The Trump administration will no longer allow the 200,000 Salvadorans living in the United States under Temporary Protected Status to remain in the country legally, The New York Times reported earlier today. This group fled El Salvador after two massive earthquakes in 2001 left over a thousand people dead and hundreds of thousands homeless. They must now return to a country that is still far from stable. Those who do not leave the U.S. by September 9, 2019, or find an alternative immigration status, will face deportation.

Trump’s decision to rescind protected status for Salvadorans is a continuation of his attack on legal and illegal immigration, particularly those communities benefiting from TPS. It is a humanitarian program that allows those fleeing from war and natural disaster to work and live in the United States without threat of deportation. Those who regularly renew their permits can work legally, and renewal can cost over $450 a pop. The program, which President George H.W. Bush created in 1990, has operated in the United States for nearly three decades.

That is, until the Trump administration lifted TPS designation from Sudan in September of 2017. Two months later, the administration declared that it was ending the TPS designation for Nicaragua, and threatened its end for Honduras as well. And as of of November 20, 2017, Haitians who have lived in the United States since 2010, when a deadly earthquake triggered a large-scale humanitarian crisis, are also no longer covered under TPS.

Though the devastation that can earn a country TPS status might no longer be manifestly evident, infrastructures and economies take longer to heal. Under Barack Obama and George W. Bush, TPS designations were routinely extended in 6-18 month cycles, and could be renewed indefinitely.
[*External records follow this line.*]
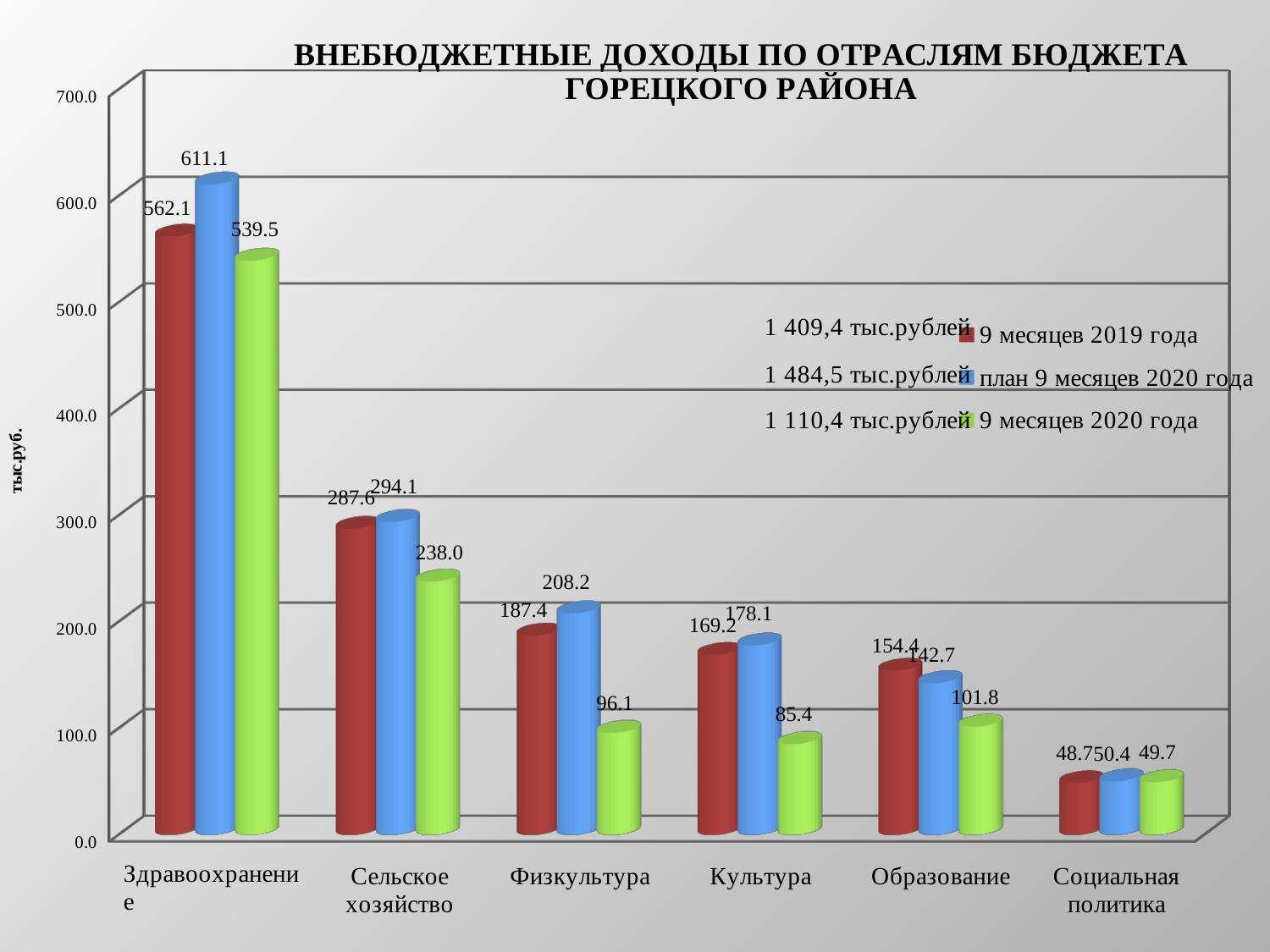
Is the value for Культура in the series '9 месяцев 2020 года' greater or less than 100.0? less What kind of chart is shown on the slide? bar chart What is the difference between the 'план 9 месяцев 2020 года' and '9 месяцев 2020 года' values for Сельское хозяйство? 56.1 What is the value for Здравоохранение in the series 'план 9 месяцев 2020 года'? 611.1 For Образование, which is larger: the '9 месяцев 2019 года' value or the 'план 9 месяцев 2020 года' value? 9 месяцев 2019 года What is the value for Образование in the series '9 месяцев 2019 года'? 154.4 How many categories are shown on the x axis? 6 How many series does the legend list? 3 What is the unit label on the vertical axis? тыс.руб. What is the value for Физкультура in the series '9 месяцев 2020 года'? 96.1 Which category has the highest value in the series '9 месяцев 2019 года'? Здравоохранение Which category has the lowest value in the series 'план 9 месяцев 2020 года'? Социальная политика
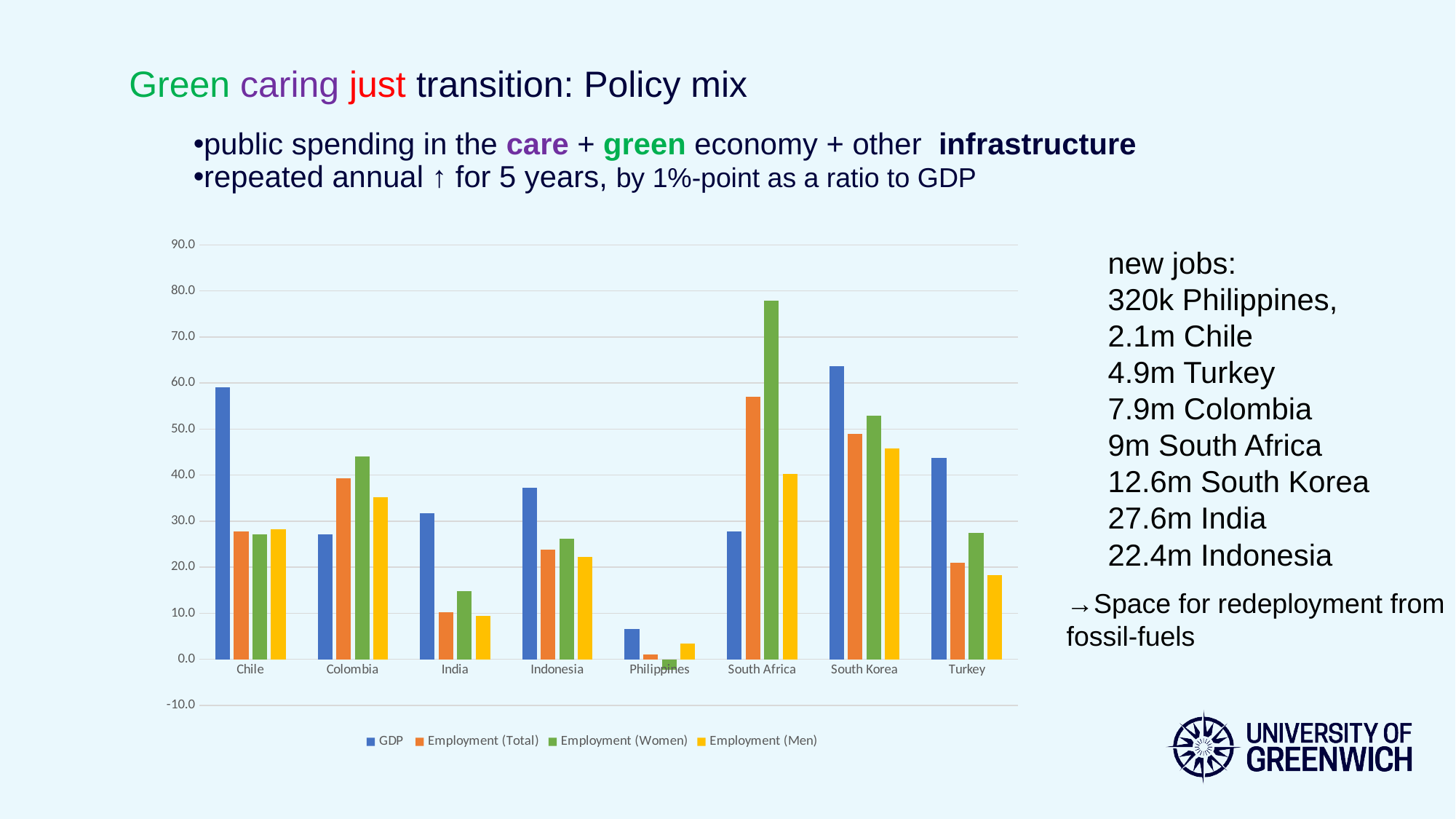
Which is larger: the Employment (Women) value for Colombia or for Chile? Colombia Which country has the highest Employment (Women) value in the chart? South Africa Which country has the lowest GDP value in the chart? Philippines How many series does the chart's legend list? 4 What kind of chart is shown on the slide? bar chart Is the Employment (Total) value for India greater or less than 20? less Which series is shown in green in the chart's legend? Employment (Women) Is the GDP value for Chile greater or less than 50? greater Is the Employment (Women) value for South Africa greater or less than 70? greater Which is larger: the GDP value for South Korea or for Turkey? South Korea How many countries are shown on the x axis of the chart? 8 Which country has the highest GDP value in the chart? South Korea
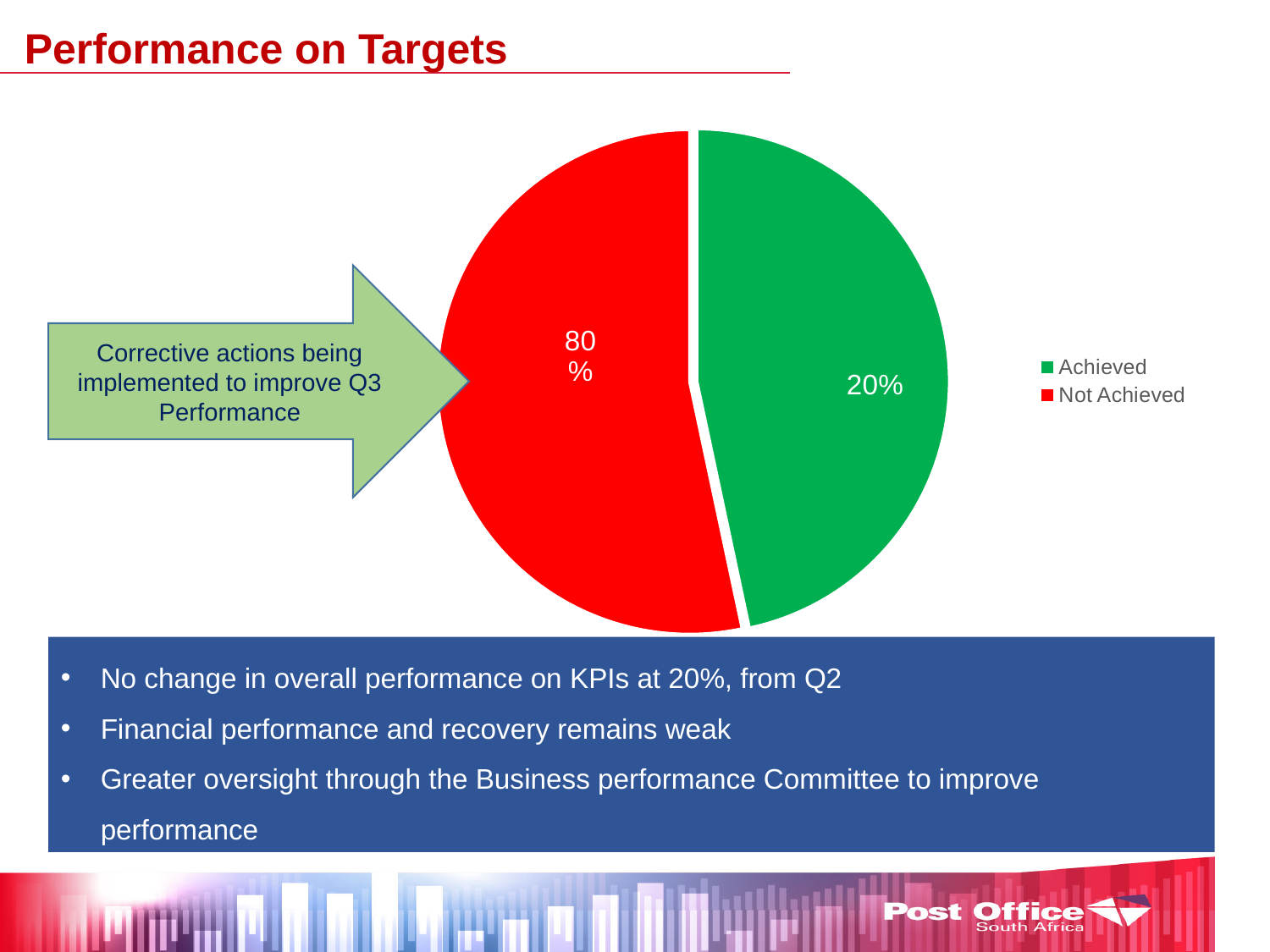
Which slice of the pie is the smallest? Achieved How many entries does the legend list? 2 What colour is used for the Not Achieved slice? red Which is larger, the Achieved slice or the Not Achieved slice? Not Achieved What percentage of the pie is labelled for the Achieved slice? 20% What percentage of the pie is labelled for the Not Achieved slice? 80% What type of chart is shown on the slide? pie chart What colour is used for the Achieved slice? green How many slices does the pie chart have? 2 Which slice of the pie is the largest? Not Achieved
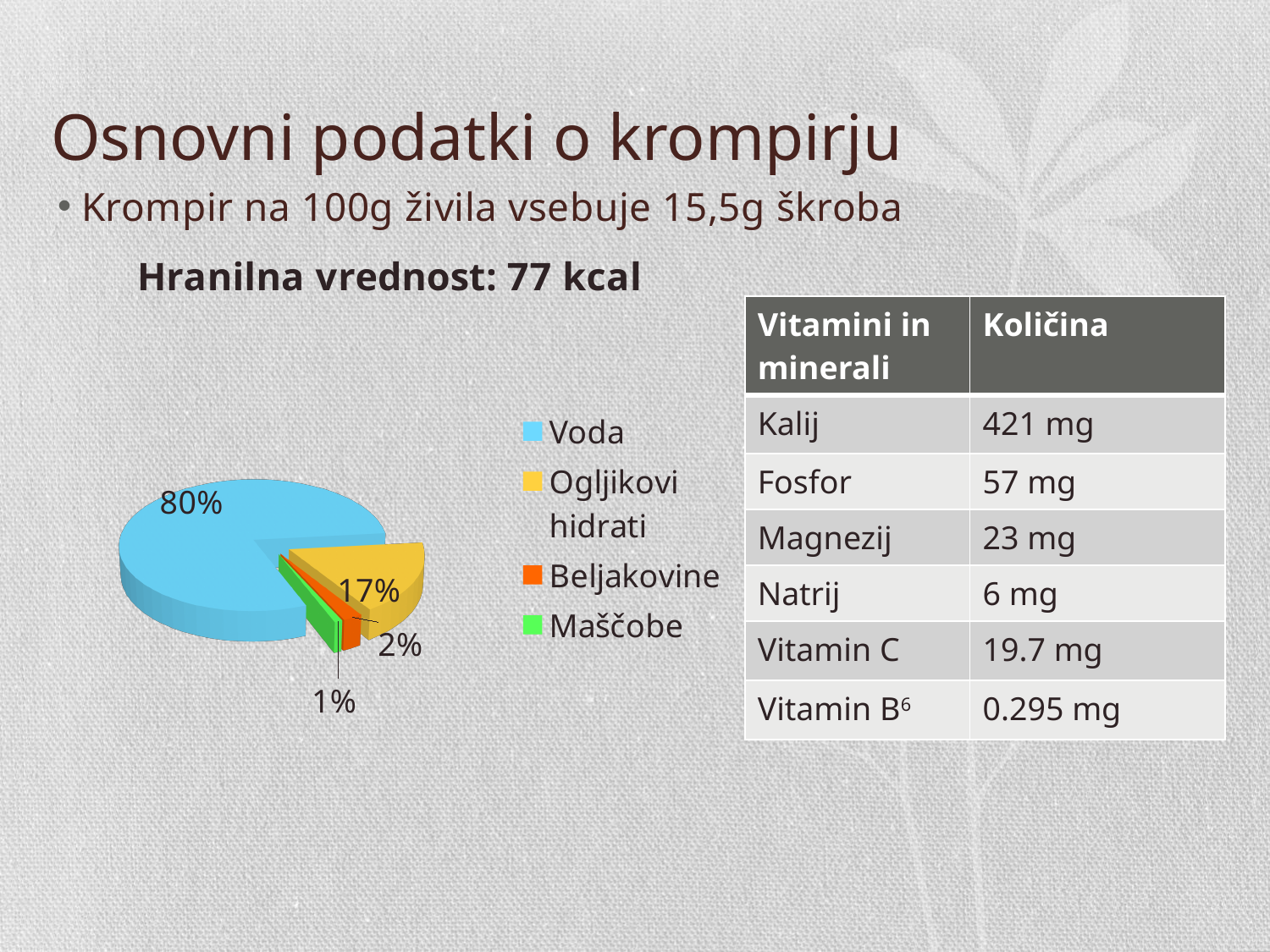
What share of the pie chart does Maščobe represent? 1% What share of the pie chart does Voda represent? 80% What is the difference in percentage points between Voda and Ogljikovi hidrati? 63 What type of chart is shown on the slide? Pie chart Which category has the smallest slice in the pie chart? Maščobe Which legend entry is shown in green? Maščobe Which category has the largest slice in the pie chart? Voda Which is larger in the pie chart, Beljakovine or Maščobe? Beljakovine What share of the pie chart does Ogljikovi hidrati represent? 17% How many categories does the pie chart show? 4 What colour is the Voda slice in the pie chart? Blue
Returning to El Salvador would mean returning to a country with few jobs, and where homicide rates have reached “astronomical levels.” And for many TPS beneficiaries who have lived in the U.S. for over a decade, deportation would mean returning to a country that is no longer home. “There is nothing to go back to in El Salvador,” Salvadoran TPS beneficiary Veronica Lagunas told the Times. “The infrastructure may be better now, but the country is in no condition to receive us.”